Pozycje ze zbioru danych>
^^^^^^^^^^^^^^^^

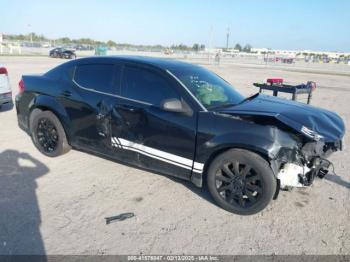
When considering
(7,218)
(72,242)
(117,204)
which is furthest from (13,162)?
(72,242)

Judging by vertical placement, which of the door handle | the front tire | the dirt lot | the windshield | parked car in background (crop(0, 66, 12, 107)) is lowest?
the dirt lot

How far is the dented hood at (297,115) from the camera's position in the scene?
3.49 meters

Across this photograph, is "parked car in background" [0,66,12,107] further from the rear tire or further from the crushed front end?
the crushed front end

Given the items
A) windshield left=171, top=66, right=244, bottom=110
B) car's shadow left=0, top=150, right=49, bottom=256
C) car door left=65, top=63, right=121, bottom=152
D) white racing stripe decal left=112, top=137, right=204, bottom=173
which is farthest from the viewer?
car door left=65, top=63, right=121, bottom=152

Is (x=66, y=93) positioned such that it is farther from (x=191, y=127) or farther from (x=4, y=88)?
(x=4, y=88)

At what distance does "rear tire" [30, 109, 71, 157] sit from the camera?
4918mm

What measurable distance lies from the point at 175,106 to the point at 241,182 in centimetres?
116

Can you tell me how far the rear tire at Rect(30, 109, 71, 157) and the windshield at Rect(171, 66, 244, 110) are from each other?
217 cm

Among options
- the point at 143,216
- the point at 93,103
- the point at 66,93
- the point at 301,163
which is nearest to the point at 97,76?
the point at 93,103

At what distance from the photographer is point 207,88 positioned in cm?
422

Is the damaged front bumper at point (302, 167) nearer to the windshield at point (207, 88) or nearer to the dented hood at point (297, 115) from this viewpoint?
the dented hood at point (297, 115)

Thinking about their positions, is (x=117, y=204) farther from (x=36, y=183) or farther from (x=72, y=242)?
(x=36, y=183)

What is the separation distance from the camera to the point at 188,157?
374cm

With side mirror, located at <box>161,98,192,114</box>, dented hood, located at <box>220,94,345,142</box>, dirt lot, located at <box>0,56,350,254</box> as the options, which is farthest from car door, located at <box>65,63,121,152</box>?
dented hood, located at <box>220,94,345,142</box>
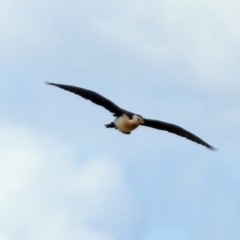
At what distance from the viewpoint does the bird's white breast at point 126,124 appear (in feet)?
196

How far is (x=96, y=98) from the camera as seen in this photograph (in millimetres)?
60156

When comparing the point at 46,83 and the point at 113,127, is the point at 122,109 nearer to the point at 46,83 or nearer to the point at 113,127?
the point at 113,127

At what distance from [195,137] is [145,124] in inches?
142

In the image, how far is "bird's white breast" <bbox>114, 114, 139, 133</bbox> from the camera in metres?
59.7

^^^^^^^^^^^^^^^^

Treść zadania> Przekształć fragment materiału od wiersza zawierającego „At what distance from [195,137]” aż do końca materiału, łącznie z oboma krańcami, w plik CSV z dwiema kolumnami: „treść” oraz „odpowiedź”. Każdą treść wraz z przypisaną jej odpowiedzią umieść w osobnym wierszu, w polach ujętych w cudzysłów, z podziałami wierszy zamienionymi na spacje.

Rozwiązanie zadania>
treść,odpowiedź
"At what distance from [195,137] is [145,124] in inches?","142"
"In the image, how far is ""bird's white breast"" <bbox>114, 114, 139, 133</bbox> from the camera in metres?","59.7"